** WORK ORDER **
Nothing outside the lines below from the one containing "BMW 3シリーズツーリング の中古車" through the one containing "海南严格落实新型冠状病毒防控措施 成立省级专家组" is to be printed; print those exactly, ends included, and drop the pictures.

*** SUPPLIED DATA

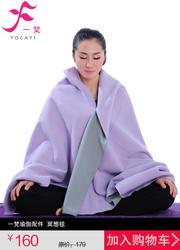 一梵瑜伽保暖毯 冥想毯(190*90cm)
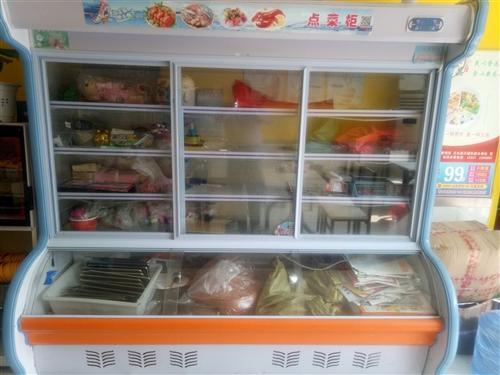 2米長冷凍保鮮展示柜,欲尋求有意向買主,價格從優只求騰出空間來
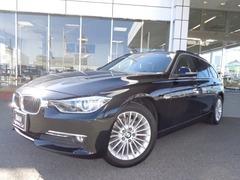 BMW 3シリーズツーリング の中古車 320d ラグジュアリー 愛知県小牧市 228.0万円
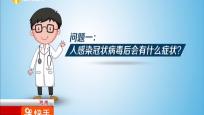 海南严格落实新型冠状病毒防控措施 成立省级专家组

******
*** SUPPLIED DATA

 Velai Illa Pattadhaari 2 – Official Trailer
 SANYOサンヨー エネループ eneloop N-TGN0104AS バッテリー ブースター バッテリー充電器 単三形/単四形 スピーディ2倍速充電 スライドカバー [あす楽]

******
*** SUPPLIED DATA

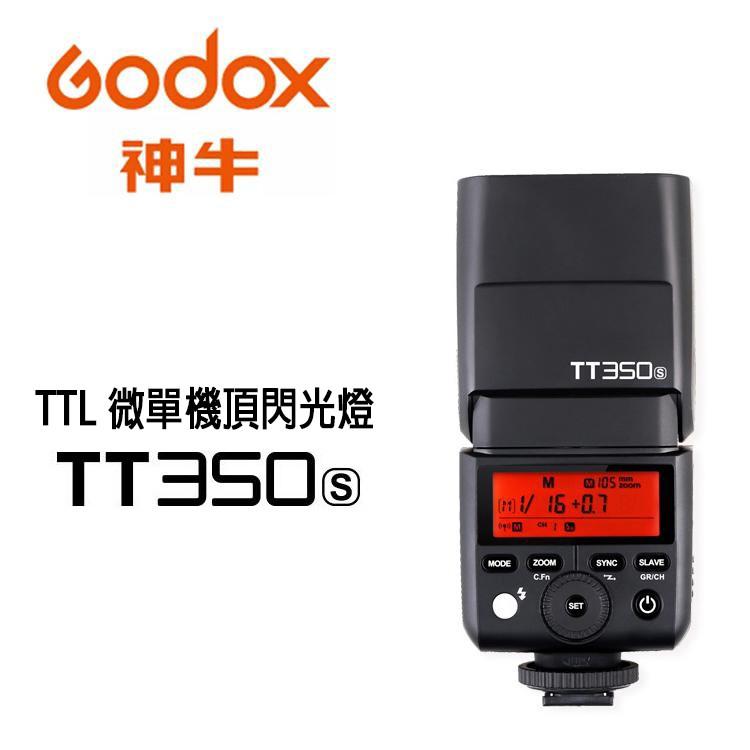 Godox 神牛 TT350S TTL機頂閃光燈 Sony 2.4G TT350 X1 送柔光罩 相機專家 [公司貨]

******

** TASK OUTPUT **
 BMW 3シリーズツーリング の中古車 320d ラグジュアリー 愛知県小牧市 228.0万円
 海南严格落实新型冠状病毒防控措施 成立省级专家组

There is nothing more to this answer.